PI in the Sky

Ever since I watched Pathfinder land on the rust-colored surface of Mars back in 1997, I have been captivated by space, astronomy, and in fact all science.  But, space exploration has always held a soft spot in my heart.

I love the idea of traveling to other worlds, whether through robots or with actual humans.  These days, it seem, the robots are winning. But, during a lecture Wednesday night at the Perimeter Institute for Theoretical Physics I learned that private space flight tourists could be the dark horse that change the whole race.

Michael Belfiore, a New York based writer for Popular Science and Wired, gave a talk based on his book “The Rocketeers: How a Visionary Band of Business Leaders, Engineers, and Pilots is Boldly Privatizing Space” and blog “Dispatches from the Final Frontier.”  It’s a great book (I read half of it before his talk, and I am just finishing it up now).

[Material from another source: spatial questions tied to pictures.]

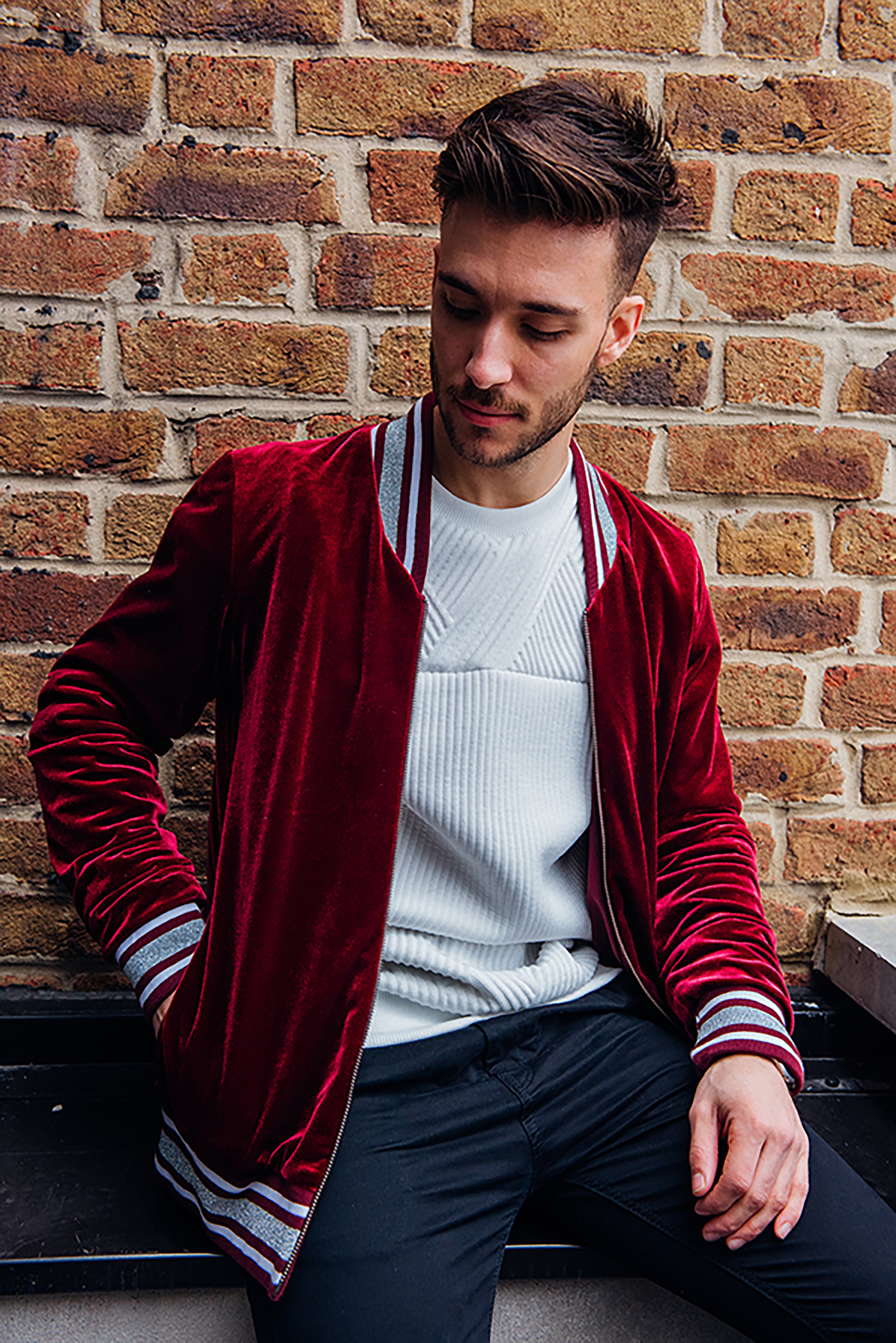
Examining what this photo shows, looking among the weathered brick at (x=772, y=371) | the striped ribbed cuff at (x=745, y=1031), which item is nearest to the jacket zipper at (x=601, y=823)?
the striped ribbed cuff at (x=745, y=1031)

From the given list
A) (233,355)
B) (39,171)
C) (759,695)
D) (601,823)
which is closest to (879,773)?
(759,695)

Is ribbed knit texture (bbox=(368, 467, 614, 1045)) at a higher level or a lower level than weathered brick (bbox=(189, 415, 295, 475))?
lower

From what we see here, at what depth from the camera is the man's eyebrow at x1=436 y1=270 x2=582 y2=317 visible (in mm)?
1121

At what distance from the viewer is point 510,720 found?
1.22m

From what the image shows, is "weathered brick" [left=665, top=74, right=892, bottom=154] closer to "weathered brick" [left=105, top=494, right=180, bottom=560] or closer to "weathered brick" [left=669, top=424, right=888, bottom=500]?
"weathered brick" [left=669, top=424, right=888, bottom=500]

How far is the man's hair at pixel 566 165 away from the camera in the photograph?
1100 millimetres

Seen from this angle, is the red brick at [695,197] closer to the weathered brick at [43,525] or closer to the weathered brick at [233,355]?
the weathered brick at [233,355]

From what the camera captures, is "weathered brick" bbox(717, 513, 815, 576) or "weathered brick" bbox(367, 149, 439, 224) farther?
"weathered brick" bbox(717, 513, 815, 576)

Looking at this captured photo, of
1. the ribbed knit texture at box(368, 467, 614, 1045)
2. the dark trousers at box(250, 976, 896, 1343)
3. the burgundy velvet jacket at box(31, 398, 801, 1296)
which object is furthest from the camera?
the ribbed knit texture at box(368, 467, 614, 1045)

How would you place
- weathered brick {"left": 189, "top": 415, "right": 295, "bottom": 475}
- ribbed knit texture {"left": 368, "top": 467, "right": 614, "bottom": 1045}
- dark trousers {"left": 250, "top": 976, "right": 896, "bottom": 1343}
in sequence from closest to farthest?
dark trousers {"left": 250, "top": 976, "right": 896, "bottom": 1343}, ribbed knit texture {"left": 368, "top": 467, "right": 614, "bottom": 1045}, weathered brick {"left": 189, "top": 415, "right": 295, "bottom": 475}

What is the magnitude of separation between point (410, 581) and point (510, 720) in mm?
208

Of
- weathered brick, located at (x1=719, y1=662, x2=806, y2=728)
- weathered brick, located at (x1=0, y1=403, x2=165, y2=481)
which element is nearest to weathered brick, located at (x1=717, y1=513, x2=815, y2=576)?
weathered brick, located at (x1=719, y1=662, x2=806, y2=728)

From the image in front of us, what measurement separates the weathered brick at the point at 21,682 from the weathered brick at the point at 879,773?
131cm

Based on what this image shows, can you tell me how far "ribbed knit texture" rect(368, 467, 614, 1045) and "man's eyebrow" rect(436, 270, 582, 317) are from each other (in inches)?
9.1
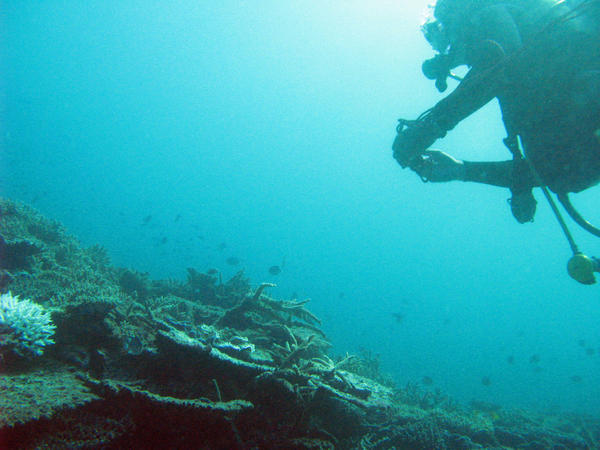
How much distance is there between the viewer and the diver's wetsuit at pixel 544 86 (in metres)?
3.02

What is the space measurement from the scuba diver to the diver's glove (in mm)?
13

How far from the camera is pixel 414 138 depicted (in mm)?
3920

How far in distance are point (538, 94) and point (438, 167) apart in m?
1.29

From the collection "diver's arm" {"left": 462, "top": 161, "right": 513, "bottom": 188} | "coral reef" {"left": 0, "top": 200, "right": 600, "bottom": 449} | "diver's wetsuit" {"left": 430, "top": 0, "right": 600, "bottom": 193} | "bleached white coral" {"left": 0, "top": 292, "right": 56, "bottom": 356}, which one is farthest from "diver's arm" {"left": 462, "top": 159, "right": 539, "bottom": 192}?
"bleached white coral" {"left": 0, "top": 292, "right": 56, "bottom": 356}

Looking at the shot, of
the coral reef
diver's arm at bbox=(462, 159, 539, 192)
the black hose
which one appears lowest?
the coral reef

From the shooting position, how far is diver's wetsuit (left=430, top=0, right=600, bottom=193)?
3.02 meters

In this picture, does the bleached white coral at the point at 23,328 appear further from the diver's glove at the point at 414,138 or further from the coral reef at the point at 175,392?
the diver's glove at the point at 414,138

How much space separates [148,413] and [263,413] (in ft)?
3.87

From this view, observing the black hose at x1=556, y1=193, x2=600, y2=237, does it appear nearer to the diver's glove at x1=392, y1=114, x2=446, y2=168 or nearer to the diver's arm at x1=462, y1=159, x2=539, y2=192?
the diver's arm at x1=462, y1=159, x2=539, y2=192

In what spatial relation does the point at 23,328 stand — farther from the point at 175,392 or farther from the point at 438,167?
the point at 438,167

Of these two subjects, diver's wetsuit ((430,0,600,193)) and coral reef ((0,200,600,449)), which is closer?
coral reef ((0,200,600,449))

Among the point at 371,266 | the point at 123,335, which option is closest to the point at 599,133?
the point at 123,335

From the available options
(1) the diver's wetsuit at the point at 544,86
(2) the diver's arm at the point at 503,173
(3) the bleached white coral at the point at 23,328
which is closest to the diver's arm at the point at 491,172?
(2) the diver's arm at the point at 503,173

The best part about his talk and the book is the look into the lives of the people daring to do what many felt was impossible:  build a spacecraft in your garage. Remarkably, I think that do it yourself attitude is true to science’s roots, and epitomizes many of the greatest leaps forward in human knowledge (Einstein working in a patent office anyone?).

However, the most exciting aspect (besides the obvious HOLY COW I MIGHT GET TO FLY IN SPACE SOON!!!) was that the winning of the X Prize might be a Kuhnian revolution in scientific thought.   Our entire paradigm of space exploration has been overthrown by these guys with spare time, some nitrous oxide, and a few million bucks.  Kudos to them.